On December 16, 2019 Petitioner Erin Daly filed a petition for writ of certiorari to have the United States Supreme Court review the 2nd Circuit ruling of Daly v. Citigroup Inc., 939 F.3d 415 (2nd Cir. 2019), which held that arbitration clauses were valid for whistleblower retaliation complaints under the Dodd-Frank Act.

The facts of the case pertain to the Plaintiff working in the Private Bank Division of Citigroup.  The Plaintiff allegedly complained to internal bank attorneys and human resources employees that her supervisor repeatedly demanded of her to disclose material non-public information to the supervisor’s favored clients, and was subsequently fired when she reported her complaint.  The Plaintiff then filed a complaint in the Southern District of New York alleging several claims under the whistleblower retaliation clauses of the Dodd-Frank and Sarbanes-Oxley Acts.  Citigroup responded by filing a motion to dismiss the Plaintiff’s Sarbane-Oxley Act claims and compel arbitration for the Dodd-Frank Act claims.  Citigroup argued the Plaintiff’s signed employment agreement contained an arbitration clause, and all of the claims, except the claims under the Sarbanes-Oxley Act were subject to mandatory arbitration.  In regard to the Sarbanes-Oxley Act claim, Citigroup argued for dismissal based on the fact the Plaintiff had not exhausted all of her administrative remedies.  The district court granted both of Citigroup’s motions.

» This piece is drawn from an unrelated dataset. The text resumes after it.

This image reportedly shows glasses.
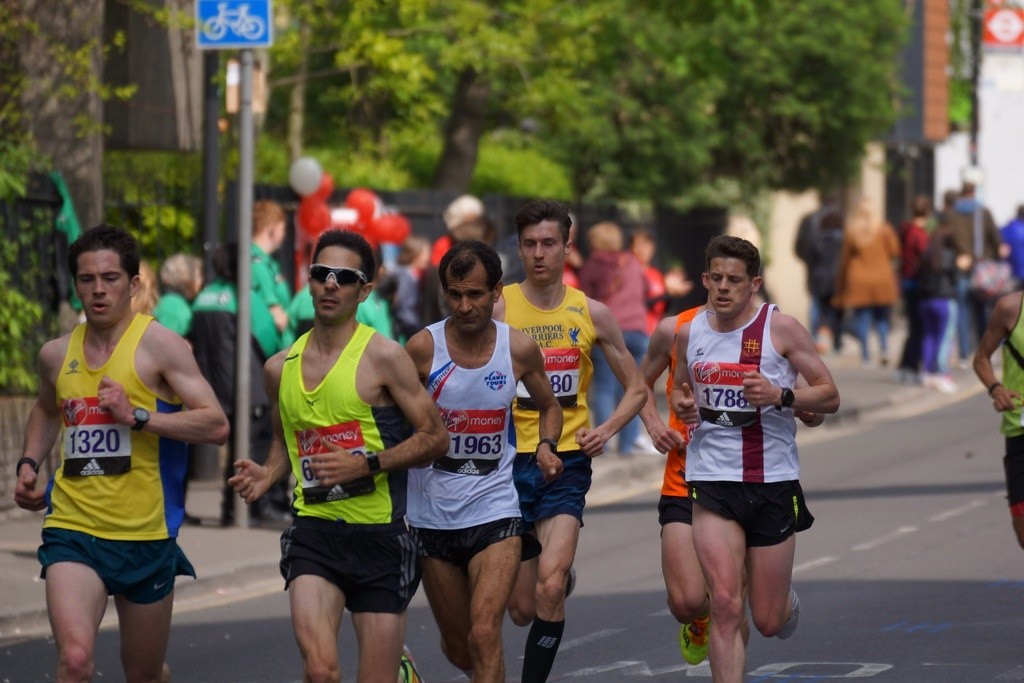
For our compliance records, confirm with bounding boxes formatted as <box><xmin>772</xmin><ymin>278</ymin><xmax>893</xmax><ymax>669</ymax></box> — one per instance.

On September 19, 2019, the 2nd Circuit affirmed the district court’s ruling and joined the 3rd Circuit in holding that Dodd-Frank whistleblower retaliation complaints are arbitrable (See Khazin v. TD Ameritrade Holding Corp., 773 F.3d 488 (3d Cir. 2014)).  The 2nd Circuit justified its decision in noting that unlike the Sarbanes-Oxley Act, which explicitly contains an anti-arbitration provision, the Dodd-Frank Act contains no language, signaling Congress’s intent to not preclude whistleblower retaliation complaints under the Dodd-Frank Act from being precluded.  Thus, the Plaintiff, in signing the employment agreement with the arbitration provision, was bound to arbitration for her Dodd-Frank Act whistleblower retaliation claims.

While there is no guarantee that the Supreme Court will grant certiorari and review the case, this is an important case to follow as the 2nd Circuit is now the second federal appellate court decision to conclude that mandatory arbitration clauses in employment agreements are enforceable with respect to whistleblower retaliation claims under the Dodd-Frank Act.